クラブにスピードがついているのに上下動を抑えようとしたら、むしろクラブに体が引っ張られて前のめりになり、ダフってしまうはずです。

さらに、ダウンスウィングからインパクトでは、シャフトが下方向にしなる「トウダウン」も起こります。ですので、厳密にアドレスと同じ高さを保ってインパクトしようとするとダフってしまいます。トッププレーヤーのスウィングを見ても、インパクトではアドレスよりも若干手元が高い位置にあるのが普通です。

このように上下動が避けられない以上、それを積極的に使ってスピードを上げつつ、そのなかで再現性の高いインパクトを目指すほうが合理的なのです。そして実際、すべてのプレーヤーが上下動をコントロールしながらスウィングしています。
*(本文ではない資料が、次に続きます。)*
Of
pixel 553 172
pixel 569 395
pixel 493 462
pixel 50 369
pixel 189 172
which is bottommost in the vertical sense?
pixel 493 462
プロゴルファーや上級者には、「体の上下動を抑えて振る」と表現する人も多くいます。しかしそういう人でさえ、実は腕やクラブと体のバランスを取るために(意識的にせよ無意識にせよ)上下動を行っていて、その結果「上下動が小さく見えるように」スウィングすることを目指しているのだと考えてください。「インパクトで手元を低く」と言う人のスウィングにも必ず「トウダウン」は発生してい て、それでも上手く当たるように振っているのです。

もちろん、彼ら自身はそういう感覚でスウィングしてうまく打っているのでしょうし、それ自体が間違っているわけではありません。

しかし、「上下動のないスウィング」はあり得ず、それを制御するために上下の動きは必要だとい うことを理解してください。